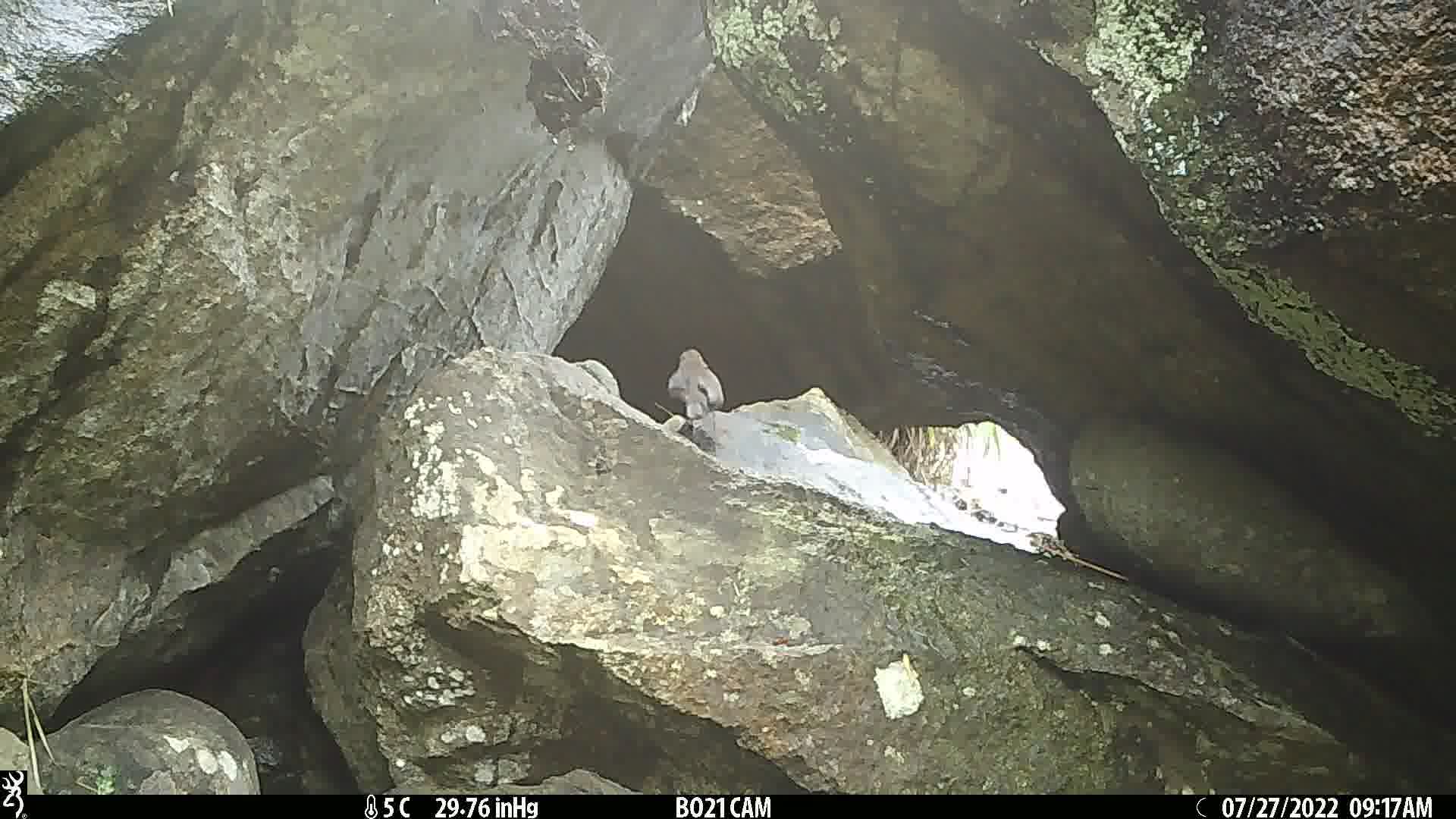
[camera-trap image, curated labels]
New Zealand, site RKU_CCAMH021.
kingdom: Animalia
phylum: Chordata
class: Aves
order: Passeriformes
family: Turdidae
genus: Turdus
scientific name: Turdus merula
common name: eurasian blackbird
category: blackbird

-*-*-

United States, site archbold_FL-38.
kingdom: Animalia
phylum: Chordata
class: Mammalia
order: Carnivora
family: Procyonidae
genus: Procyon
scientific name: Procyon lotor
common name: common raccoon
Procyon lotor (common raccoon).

-*-*-

> _WHAT IS BEING ASKED_: Please output the lines of the listing above that fall in the stretch from the one with "[camera-trap image, curated labels]" through the one with "category: blackbird", exactly and only those.

> _RESPONSE TO THE EXERCISE_:
[camera-trap image, curated labels]
New Zealand, site RKU_CCAMH021.
kingdom: Animalia
phylum: Chordata
class: Aves
order: Passeriformes
family: Turdidae
genus: Turdus
scientific name: Turdus merula
common name: eurasian blackbird
category: blackbird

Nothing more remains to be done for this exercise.